The fatter one (Katz) did that, but as I recall, the "flinging" was limited to the approach trail. No, that doesn't excuse it. But no need to misrepresent the book.

dessertrat
01-19-2008, 13:20
Earl Shaffer's Walking With Spring (his first through hike journal) he mentions coming across a leanto with food still on plates, pots and pans, bedding, etc. It looked to him as though someone had abandoned their entire camp in the middle of a meal. Probably they got drunk, were headed out, and decided it was more trouble to carry the stuff out than to just leave it. I would put this in the "more money than courtesy or common sense" category.

dessertrat
01-19-2008, 13:22
The fatter one (Katz) did that, but as I recall, the "flinging" was limited to the approach trail. No, that doesn't excuse it. But no need to misrepresent the book.

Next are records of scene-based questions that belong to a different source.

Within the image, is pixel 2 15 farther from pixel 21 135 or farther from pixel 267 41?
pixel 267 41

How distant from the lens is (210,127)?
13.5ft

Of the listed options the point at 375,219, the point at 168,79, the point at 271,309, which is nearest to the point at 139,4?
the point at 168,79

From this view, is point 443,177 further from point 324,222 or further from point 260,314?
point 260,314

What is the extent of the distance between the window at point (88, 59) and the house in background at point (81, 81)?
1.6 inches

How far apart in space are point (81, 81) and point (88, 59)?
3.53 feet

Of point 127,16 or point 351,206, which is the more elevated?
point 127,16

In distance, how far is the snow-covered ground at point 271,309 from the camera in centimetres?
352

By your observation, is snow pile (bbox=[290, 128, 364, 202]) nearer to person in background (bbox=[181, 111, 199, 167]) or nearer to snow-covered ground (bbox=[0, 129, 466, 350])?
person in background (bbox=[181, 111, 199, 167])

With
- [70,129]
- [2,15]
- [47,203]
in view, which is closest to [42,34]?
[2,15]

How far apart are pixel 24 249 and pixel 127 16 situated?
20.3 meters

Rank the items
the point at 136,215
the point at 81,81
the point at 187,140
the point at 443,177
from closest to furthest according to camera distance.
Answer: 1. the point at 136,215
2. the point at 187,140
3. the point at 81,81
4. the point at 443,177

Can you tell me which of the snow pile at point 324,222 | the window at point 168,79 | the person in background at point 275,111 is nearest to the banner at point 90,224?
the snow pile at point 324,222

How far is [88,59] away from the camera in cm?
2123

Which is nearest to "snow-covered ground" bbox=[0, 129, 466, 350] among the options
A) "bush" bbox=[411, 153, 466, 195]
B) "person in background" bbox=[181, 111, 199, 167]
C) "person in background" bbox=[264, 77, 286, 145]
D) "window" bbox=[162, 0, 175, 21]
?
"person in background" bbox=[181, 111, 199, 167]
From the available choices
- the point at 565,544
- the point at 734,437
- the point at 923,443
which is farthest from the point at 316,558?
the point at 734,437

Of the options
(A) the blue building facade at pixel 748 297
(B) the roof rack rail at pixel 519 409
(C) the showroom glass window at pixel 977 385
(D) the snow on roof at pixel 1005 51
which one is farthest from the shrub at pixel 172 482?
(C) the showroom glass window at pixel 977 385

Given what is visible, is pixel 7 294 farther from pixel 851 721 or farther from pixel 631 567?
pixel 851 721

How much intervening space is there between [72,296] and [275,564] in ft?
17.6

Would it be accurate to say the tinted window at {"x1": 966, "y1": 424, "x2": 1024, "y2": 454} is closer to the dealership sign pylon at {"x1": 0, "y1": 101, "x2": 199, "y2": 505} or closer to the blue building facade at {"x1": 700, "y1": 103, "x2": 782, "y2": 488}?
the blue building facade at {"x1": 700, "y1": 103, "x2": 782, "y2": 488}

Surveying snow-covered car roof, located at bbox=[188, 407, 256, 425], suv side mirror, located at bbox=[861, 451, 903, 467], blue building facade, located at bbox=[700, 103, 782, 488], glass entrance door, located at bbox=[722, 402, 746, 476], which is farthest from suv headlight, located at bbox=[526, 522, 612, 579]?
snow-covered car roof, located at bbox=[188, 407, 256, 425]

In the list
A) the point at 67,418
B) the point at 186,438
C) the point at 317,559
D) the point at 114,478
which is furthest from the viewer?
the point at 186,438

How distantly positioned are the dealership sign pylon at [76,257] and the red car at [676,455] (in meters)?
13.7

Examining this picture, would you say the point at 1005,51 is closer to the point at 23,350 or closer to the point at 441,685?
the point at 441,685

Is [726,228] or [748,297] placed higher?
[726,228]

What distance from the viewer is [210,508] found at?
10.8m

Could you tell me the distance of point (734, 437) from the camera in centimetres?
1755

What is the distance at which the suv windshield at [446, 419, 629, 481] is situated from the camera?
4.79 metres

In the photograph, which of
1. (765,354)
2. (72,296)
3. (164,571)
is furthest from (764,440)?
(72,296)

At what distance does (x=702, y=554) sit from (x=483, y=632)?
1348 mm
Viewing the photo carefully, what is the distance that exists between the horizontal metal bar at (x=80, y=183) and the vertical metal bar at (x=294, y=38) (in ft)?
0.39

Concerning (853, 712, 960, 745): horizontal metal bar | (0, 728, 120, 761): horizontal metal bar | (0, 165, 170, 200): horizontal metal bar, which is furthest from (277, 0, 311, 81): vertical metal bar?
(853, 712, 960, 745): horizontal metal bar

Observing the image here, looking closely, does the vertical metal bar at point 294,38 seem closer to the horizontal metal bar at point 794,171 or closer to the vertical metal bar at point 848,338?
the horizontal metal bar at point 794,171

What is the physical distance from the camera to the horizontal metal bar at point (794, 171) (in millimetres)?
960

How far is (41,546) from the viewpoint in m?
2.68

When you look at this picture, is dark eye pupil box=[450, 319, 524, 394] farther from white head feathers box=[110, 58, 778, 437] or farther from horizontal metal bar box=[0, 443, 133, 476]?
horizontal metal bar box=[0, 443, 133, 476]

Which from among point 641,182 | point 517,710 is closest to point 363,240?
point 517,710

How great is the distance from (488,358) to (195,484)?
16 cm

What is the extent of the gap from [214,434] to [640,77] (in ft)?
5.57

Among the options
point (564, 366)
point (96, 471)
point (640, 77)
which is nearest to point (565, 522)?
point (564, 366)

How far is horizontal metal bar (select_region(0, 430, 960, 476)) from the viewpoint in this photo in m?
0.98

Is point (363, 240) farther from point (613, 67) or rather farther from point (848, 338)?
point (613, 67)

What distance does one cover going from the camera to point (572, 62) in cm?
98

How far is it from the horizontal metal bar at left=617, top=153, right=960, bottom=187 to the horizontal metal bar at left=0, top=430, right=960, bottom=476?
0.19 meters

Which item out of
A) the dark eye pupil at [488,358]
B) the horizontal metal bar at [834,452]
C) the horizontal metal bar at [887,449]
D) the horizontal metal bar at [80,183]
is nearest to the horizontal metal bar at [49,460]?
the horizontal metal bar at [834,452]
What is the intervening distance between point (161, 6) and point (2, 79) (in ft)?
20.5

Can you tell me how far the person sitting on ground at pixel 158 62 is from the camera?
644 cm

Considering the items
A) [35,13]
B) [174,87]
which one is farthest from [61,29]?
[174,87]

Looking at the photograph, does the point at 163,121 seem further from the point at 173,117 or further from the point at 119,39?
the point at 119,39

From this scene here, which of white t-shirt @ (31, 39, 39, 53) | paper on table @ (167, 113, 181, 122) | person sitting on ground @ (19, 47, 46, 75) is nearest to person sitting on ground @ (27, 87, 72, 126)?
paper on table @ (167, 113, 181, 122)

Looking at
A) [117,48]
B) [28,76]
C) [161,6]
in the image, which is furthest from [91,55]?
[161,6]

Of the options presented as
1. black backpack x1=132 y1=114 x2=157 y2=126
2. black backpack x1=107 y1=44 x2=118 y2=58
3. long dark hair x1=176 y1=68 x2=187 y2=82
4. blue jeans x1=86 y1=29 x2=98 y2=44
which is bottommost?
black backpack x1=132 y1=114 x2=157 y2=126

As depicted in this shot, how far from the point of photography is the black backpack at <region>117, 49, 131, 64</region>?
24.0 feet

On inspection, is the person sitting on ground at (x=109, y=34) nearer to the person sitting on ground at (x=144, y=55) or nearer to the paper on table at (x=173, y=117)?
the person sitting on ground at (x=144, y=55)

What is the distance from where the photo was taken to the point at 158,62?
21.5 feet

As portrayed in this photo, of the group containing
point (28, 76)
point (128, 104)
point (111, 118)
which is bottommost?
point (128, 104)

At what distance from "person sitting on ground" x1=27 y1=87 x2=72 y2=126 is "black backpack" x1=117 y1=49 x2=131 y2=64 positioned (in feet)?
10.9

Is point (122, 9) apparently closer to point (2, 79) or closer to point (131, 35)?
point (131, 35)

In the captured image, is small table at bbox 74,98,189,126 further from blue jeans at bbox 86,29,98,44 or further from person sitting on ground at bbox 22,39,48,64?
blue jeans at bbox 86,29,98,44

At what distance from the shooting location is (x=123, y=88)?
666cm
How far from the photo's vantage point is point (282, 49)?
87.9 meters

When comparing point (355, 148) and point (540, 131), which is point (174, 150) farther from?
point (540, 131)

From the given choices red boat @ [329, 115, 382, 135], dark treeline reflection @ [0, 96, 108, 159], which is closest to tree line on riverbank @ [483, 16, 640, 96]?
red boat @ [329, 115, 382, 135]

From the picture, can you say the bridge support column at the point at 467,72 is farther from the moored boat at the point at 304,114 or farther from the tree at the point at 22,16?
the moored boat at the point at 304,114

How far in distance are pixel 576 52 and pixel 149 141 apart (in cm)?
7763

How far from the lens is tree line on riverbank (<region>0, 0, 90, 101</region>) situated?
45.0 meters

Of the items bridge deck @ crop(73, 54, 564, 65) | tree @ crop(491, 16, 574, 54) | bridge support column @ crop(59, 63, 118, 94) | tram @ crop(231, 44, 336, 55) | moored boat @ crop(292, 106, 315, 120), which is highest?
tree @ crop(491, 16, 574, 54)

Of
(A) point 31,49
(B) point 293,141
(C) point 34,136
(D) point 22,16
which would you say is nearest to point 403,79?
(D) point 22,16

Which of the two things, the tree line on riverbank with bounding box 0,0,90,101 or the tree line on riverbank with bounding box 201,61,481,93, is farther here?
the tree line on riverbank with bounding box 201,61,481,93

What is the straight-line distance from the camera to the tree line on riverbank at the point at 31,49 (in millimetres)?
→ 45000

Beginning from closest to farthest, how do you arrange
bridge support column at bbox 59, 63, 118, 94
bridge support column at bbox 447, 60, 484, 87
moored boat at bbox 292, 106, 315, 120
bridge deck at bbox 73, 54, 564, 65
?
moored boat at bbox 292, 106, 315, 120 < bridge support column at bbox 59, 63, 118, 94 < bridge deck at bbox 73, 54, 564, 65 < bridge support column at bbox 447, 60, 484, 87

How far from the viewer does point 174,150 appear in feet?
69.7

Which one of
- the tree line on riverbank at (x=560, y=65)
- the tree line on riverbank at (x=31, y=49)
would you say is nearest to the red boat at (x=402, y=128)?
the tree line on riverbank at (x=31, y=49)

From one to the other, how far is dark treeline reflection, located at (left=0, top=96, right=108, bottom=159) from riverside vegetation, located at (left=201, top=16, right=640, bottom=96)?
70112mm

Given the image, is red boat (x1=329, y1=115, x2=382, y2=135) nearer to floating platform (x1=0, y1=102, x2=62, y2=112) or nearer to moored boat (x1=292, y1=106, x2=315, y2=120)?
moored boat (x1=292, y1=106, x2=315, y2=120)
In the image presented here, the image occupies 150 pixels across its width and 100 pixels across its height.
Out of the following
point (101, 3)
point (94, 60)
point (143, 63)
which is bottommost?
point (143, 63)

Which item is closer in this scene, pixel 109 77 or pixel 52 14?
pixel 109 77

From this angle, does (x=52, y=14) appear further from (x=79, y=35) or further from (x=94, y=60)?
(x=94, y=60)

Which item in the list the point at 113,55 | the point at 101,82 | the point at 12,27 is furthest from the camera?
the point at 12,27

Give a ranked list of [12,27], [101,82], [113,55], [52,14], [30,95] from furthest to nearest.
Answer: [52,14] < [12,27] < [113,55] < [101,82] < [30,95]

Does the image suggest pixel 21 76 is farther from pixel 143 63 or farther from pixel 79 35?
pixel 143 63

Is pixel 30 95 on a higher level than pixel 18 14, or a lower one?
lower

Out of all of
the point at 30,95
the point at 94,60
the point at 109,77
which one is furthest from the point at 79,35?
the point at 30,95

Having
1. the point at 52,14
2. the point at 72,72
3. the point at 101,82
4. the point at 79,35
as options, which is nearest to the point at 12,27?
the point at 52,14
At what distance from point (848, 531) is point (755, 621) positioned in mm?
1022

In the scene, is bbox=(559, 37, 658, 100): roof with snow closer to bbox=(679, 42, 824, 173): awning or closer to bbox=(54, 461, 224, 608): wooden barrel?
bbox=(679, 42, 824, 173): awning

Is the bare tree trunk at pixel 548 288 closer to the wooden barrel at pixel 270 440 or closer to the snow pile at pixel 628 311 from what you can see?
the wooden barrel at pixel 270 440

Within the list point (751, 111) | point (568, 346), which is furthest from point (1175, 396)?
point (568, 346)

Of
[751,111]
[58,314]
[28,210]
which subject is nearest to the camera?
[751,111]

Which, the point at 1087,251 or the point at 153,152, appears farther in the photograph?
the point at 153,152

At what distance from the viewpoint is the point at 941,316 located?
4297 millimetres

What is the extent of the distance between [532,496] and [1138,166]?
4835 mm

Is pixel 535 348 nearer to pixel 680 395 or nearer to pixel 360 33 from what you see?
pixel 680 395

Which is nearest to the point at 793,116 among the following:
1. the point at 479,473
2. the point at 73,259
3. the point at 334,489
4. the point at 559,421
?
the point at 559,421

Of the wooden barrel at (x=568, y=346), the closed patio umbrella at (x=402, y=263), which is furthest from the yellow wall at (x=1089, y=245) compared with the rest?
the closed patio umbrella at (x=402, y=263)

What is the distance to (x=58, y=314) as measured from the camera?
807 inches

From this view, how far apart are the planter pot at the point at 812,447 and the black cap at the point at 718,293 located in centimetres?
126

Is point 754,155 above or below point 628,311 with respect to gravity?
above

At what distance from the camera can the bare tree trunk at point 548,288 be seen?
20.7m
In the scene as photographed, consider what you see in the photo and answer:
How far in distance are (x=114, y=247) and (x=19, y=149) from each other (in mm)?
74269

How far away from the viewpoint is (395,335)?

No, later on he was flinging stuff while they were on the trail headed from Caratunk to Monson. I think there were a couple of other incidents of him pitching stuff (like a soda can into the bushes at night). Katz was an incorrigible litterbug. I can't believe Bryson makes no comment at all on the littering, and no effort to correct it. That makes Bryson complicit in it, if you ask me.

Terry7
01-19-2008, 13:23
The fatter one (Katz) did that, but as I recall, the "flinging" was limited to the approach trail. No, that doesn't excuse it. But no need to misrepresent the book.
Yes he did it on the approach trail but he did it again later on in the book. Alot of it was food so he could have aleast left it on the trail for some other hungry hiker could find it but no he would fing it out into the woods.

Terry7
01-19-2008, 13:24
No, later on he was flinging stuff while they were on the trail headed from Caratunk to Monson. I think there were a couple of other incidents of him pitching stuff (like a soda can into the bushes at night). Katz was an incorrigible litterbug. I can't believe Bryson makes no comment at all on the littering, and no effort to correct it. That makes Bryson complicit in it, if you ask me.
Well said!!!!

Pedaling Fool
01-19-2008, 13:36
I've seen a lot of discarded stuff, but never like what stumpknocker took pics of. The stuff I've seen were thrown/scattered in Katz-like fashion. If I lived near the trail in Georgia I could probably make some money selling used camping gear.:D

John Klein
01-19-2008, 14:56
The fatter one (Katz) did that, but as I recall, the "flinging" was limited to the approach trail. No, that doesn't excuse it. But no need to misrepresent the book.
Didn't he throw some stuff out in Maine, too?

Blissful
01-19-2008, 15:05
We saw a bunch of stuff abandoned on the ridge before you descend to Hog Pen Gap. Tent, quilts, flannel sleeping bags, etc.

The six different sandals, lined in a row, with no matching pair was interesting at Darlington shelter.